----- Entries provided
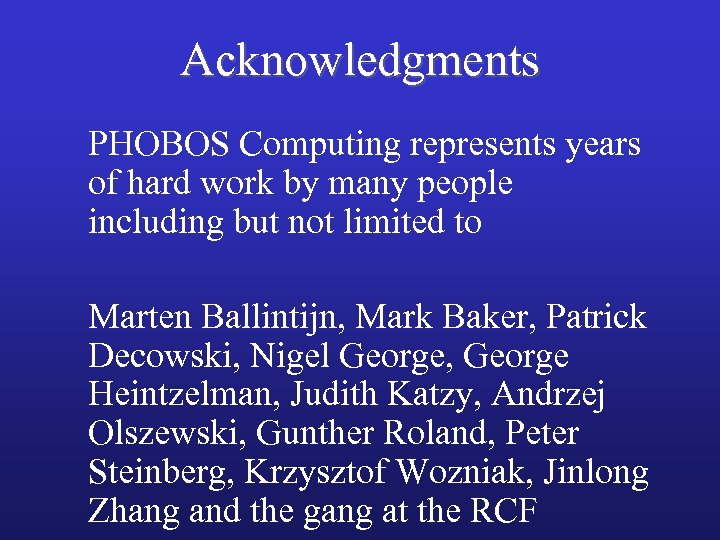 Acknowledgments

PHOBOS Computing represents years of hard work by many people including but not limited to

Marten Ballintijn, Mark Baker, Patrick Decowski, Nigel George, George Heintzelman, Judith Katzy, Andrzej Olszewski, Gunther Roland, Peter Steinberg, Krzysztof Wozniak, Jinlong Zhang and the gang at the RCF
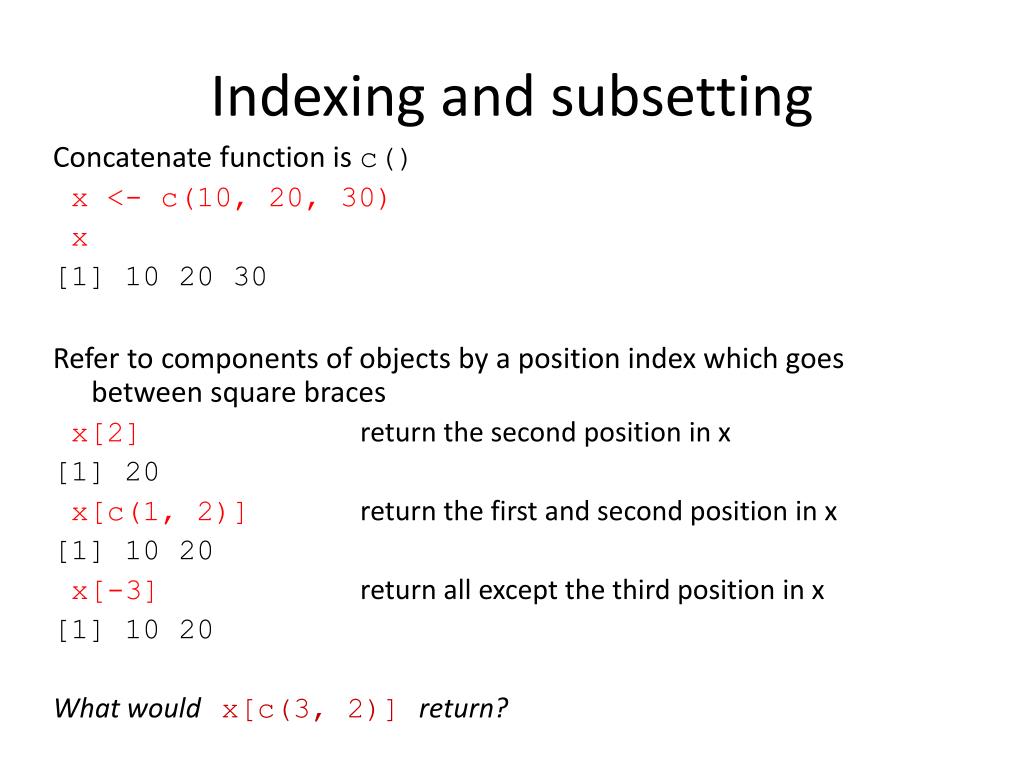 Indexing and subsetting

Concatenate function is c()
x <- c(10, 20, 30)
x
[1] 10 20 30

Refer to components of objects by a position index which goes between square braces
x[2] return the second position in x
[1] 20
x[c(1, 2)] return the first and second position in x
[1] 10 20
x[-3] return all except the third position in x
[1] 10 20

What would x[c(3, 2)] return?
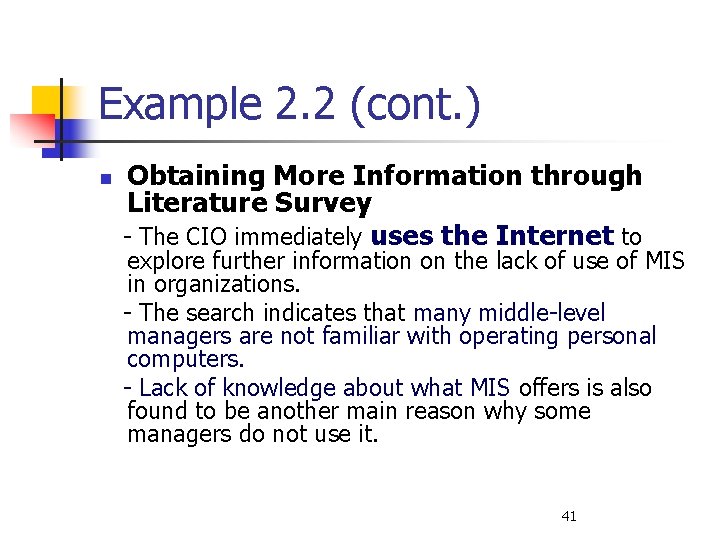 Example 2.2 (cont.)

Obtaining More Information through Literature Survey

- The CIO immediately uses the Internet to explore further information on the lack of use of MIS in organizations.

- The search indicates that many middle-level managers are not familiar with operating personal computers.

- Lack of knowledge about what MIS offers is also found to be another main reason why some managers do not use it.

41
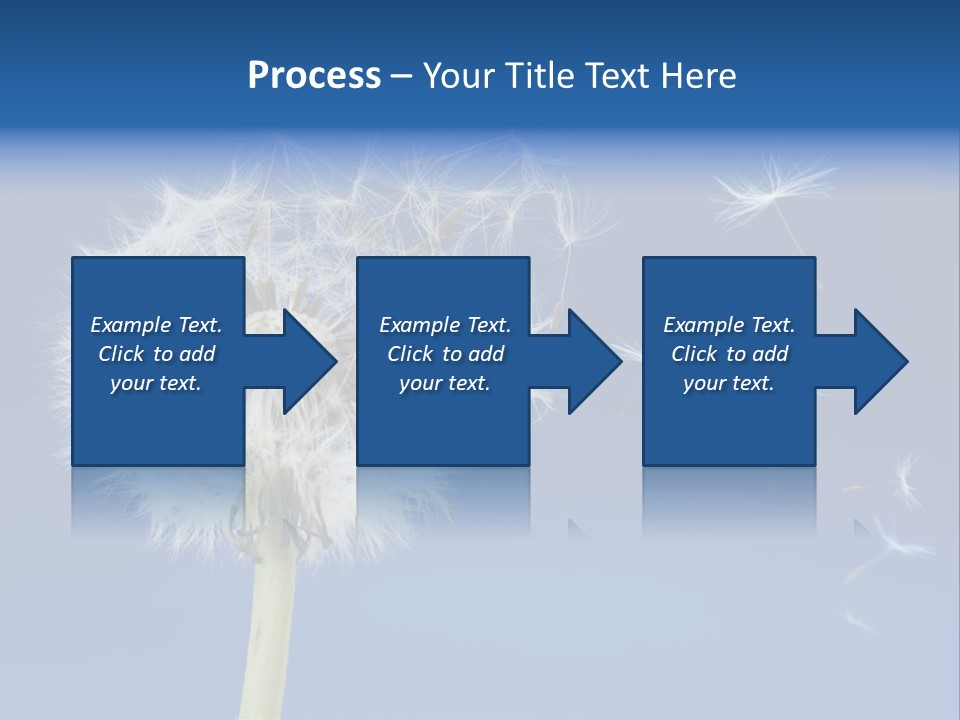 Process – Your Title Text Here

Example Text. Click to add your text.

Example Text. Click to add your text.

Example Text. Click to add your text.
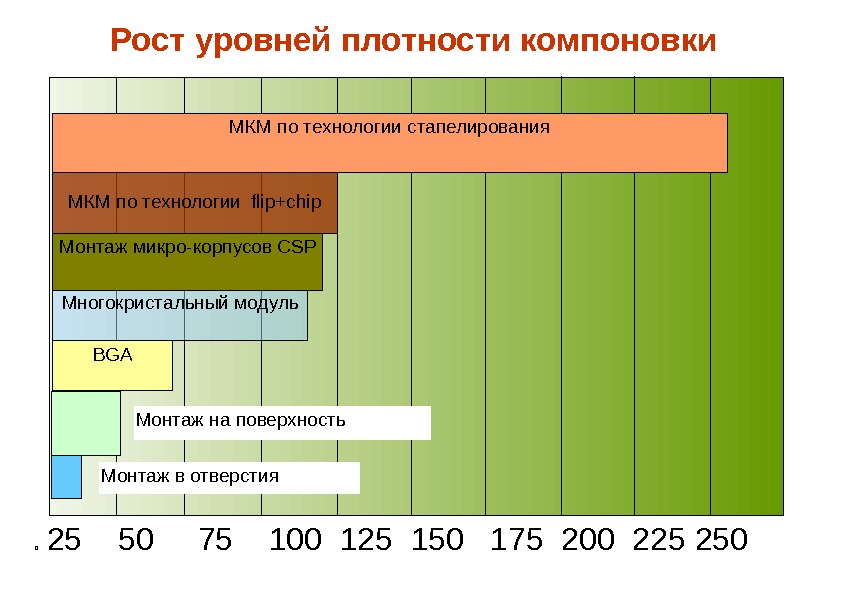 Рост уровней плотности компоновки

МКМ по технологии стапелирования

МКМ по технологии flip+chip

Монтаж микро-корпусов CSP

Многокристальный модуль

BGA

Монтаж на поверхность

Монтаж в отверстия

. 25 50 75 100 125 150 175 200 225 250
----------
▶ Required work: For this exercise, transcribe exactly only the lines from the one containing "What would x[c(3, 2)] return?" through the end of the listing, inclusive, without the pictures.

▶ Expected answer:
What would x[c(3, 2)] return?
 Example 2.2 (cont.)

Obtaining More Information through Literature Survey

- The CIO immediately uses the Internet to explore further information on the lack of use of MIS in organizations.

- The search indicates that many middle-level managers are not familiar with operating personal computers.

- Lack of knowledge about what MIS offers is also found to be another main reason why some managers do not use it.

41
 Process – Your Title Text Here

Example Text. Click to add your text.

Example Text. Click to add your text.

Example Text. Click to add your text.
 Рост уровней плотности компоновки

МКМ по технологии стапелирования

МКМ по технологии flip+chip

Монтаж микро-корпусов CSP

Многокристальный модуль

BGA

Монтаж на поверхность

Монтаж в отверстия

. 25 50 75 100 125 150 175 200 225 250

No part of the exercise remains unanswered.